KEY POINTS:
Wellington computer programmer Mike Dilger could be forgiven for thinking that Lady Luck had something against him.
His first experience of investing in shares was a disaster - he lost almost all his money in the dotcom crash.
When he accumulated another $80,000, he decided to go for what he thought was a safer bet - fixed-interest debentures in two finance companies, Provincial and Bridgecorp.
Dilger has an excuse for not knowing much about the investment scene here - he is an American who moved here two years ago "because Kiwis seem to me to be very level-headed commonsense-driven people, and the country itself is stunning."
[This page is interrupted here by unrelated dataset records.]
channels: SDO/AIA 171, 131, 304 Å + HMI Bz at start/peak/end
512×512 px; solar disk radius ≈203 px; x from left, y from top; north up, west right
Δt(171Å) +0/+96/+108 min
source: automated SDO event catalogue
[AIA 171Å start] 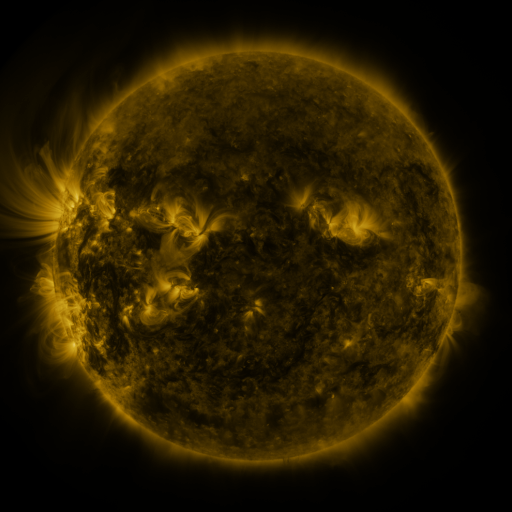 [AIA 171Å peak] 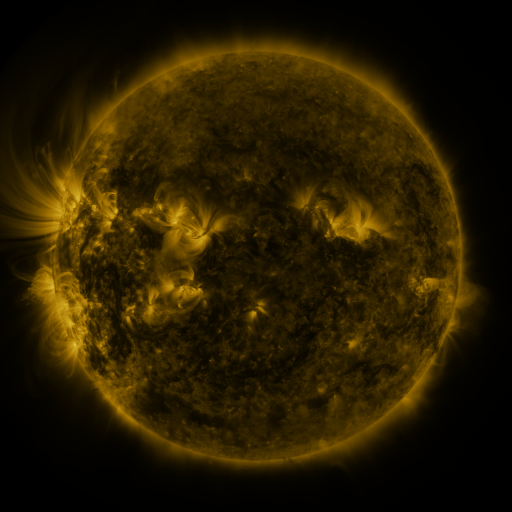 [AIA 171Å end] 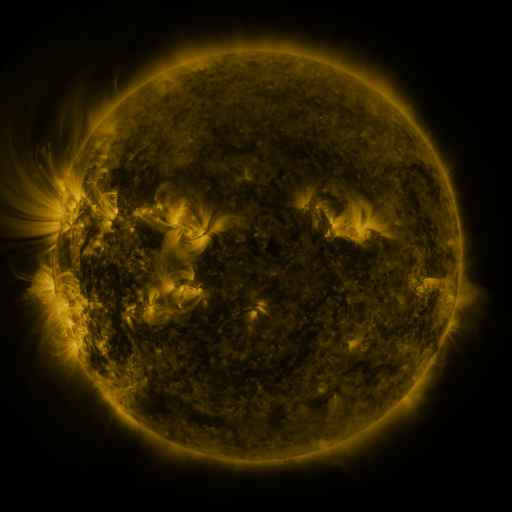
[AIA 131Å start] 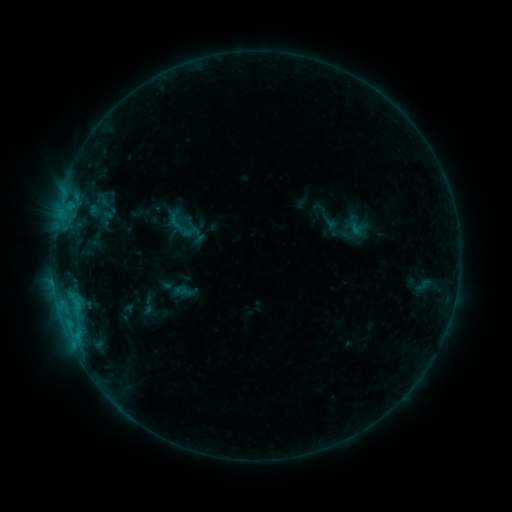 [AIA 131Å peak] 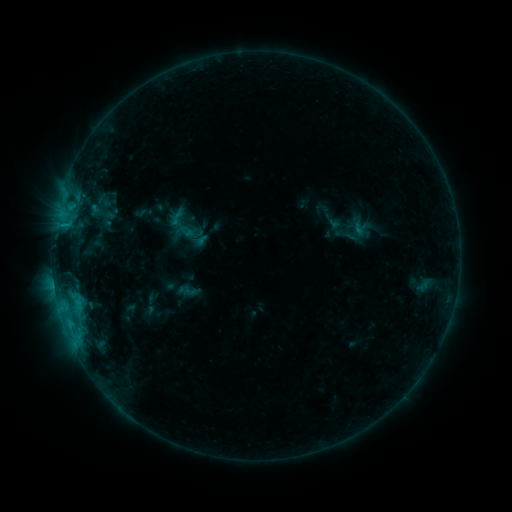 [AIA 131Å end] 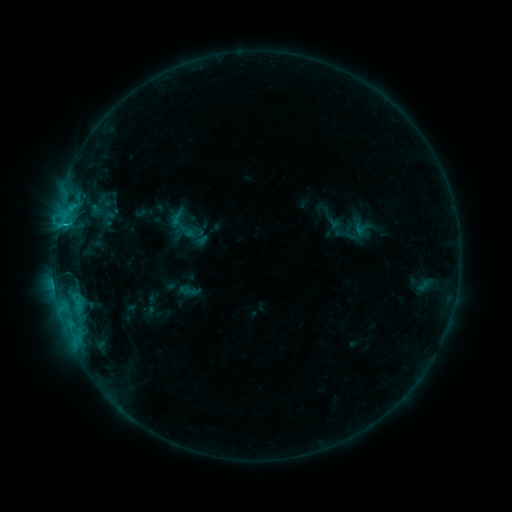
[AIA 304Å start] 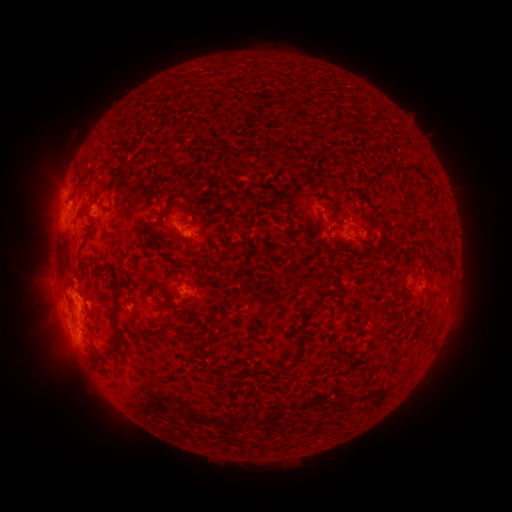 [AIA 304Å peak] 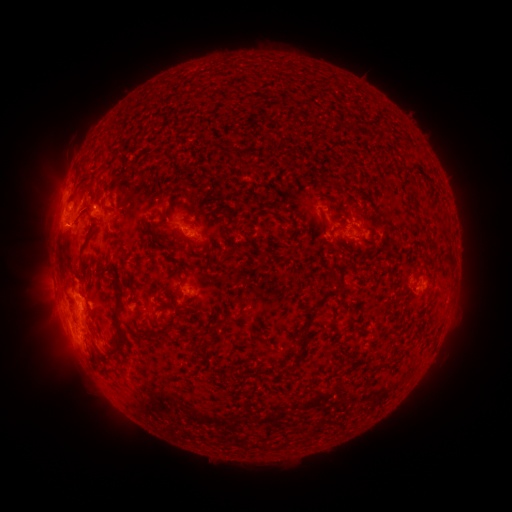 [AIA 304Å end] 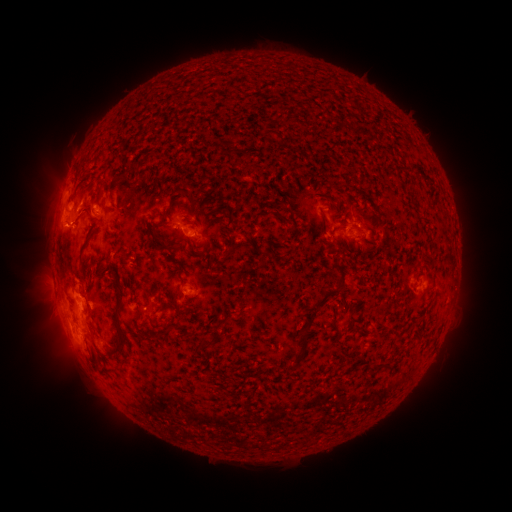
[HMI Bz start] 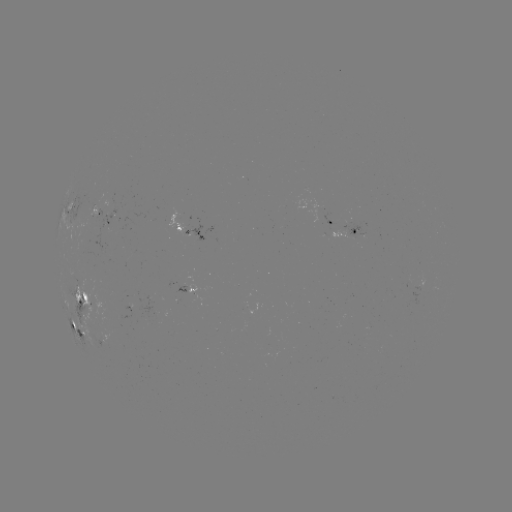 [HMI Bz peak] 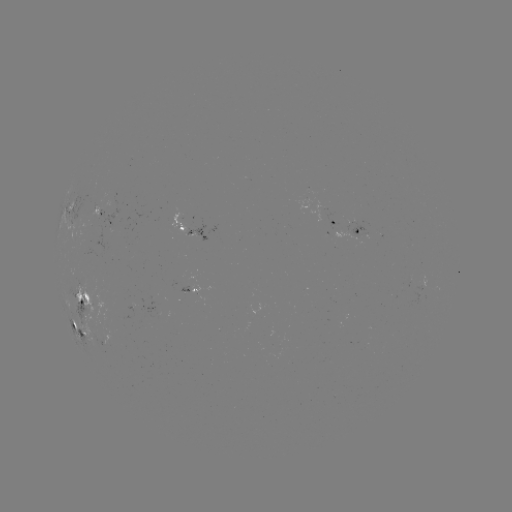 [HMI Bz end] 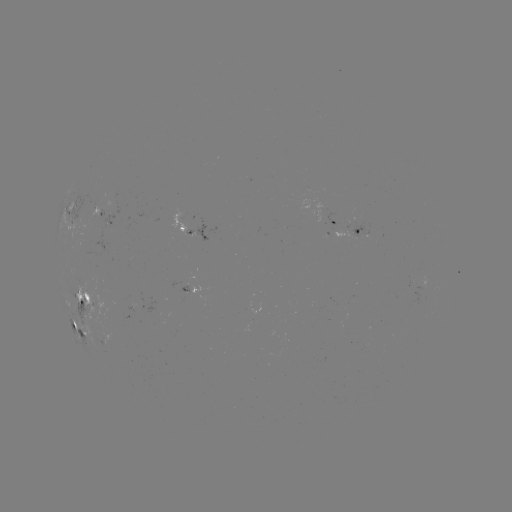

He is relieved that he will get back most of his money from Provincial, but when he discovered Bridgecorp had also been placed in receivership "my initial reaction was my stomach fell through my gut, and shock, because this was two out of two that failed, and initially I just didn't understand how this could happen."
He is understandably angry at Bridgecorp's management, but also furious with the popular website www.interest.co.nz.
The reason he picked Bridgecorp, he says, is because it had an AAA rating from what he now knows is the website's own scoring system, known as SQP. The rating, which was downgraded to BBA earlier this year, was widely publicised by Bridgecorp in its promotional material.
Dilger says he sent the owner of the website, David Chaston, an email telling him what he thought of SQP, but Chaston didn't bother to respond.
Other industry commentators have also questioned the SQP score. Rotorua-based financial publisher Phil Macalister was critical of the AAA score for Bridgecorp at the time it came out, and in February, Kapiti Coast sharebroker Chris Lee stated on his website: "Under no circumstance should any investor select a company based on the SQP score."
Chaston told The Business he was sticking with SQP, as he believed it did "more good than harm".
He said it was not intended to be a credit rating. People were "completely dopey" if they were using the score as their sole decision-making tool and "extraordinarily naive" if they were putting more than 5 per cent of their savings into any one finance company.
"This all is naive financial education ... but if we scrapped it, what would people use? Should they simply be relying on the television advertisement they like the best?"
Chaston believes the answer lies in expanding the NZX debt market, where continuous disclosure is already required.
But NZX chief executive Mark Weldon is incredulous at the suggestion. The problem, says Weldon, is not a shortage of debt, but incompetent financial advisers, and that "these companies can go out there and raise money at the same rate regardless of their financial health because they don't have to tell their investors what's going on."
Dilger admits he has learned some lessons about investing and wants others to benefit from his mistakes. He realises Bridgecorp's complex internal structure should have rung alarm bells, but he would also like to see better monitoring of finance companies' liquidity. He is also surprised at how commonly trusts are used here to protect personal assets.
"I think trusts are a terrible institution because they hide liability, and people need to be liable. And corporations need to be liable too. The buck has to stop somewhere - it can't just vanish."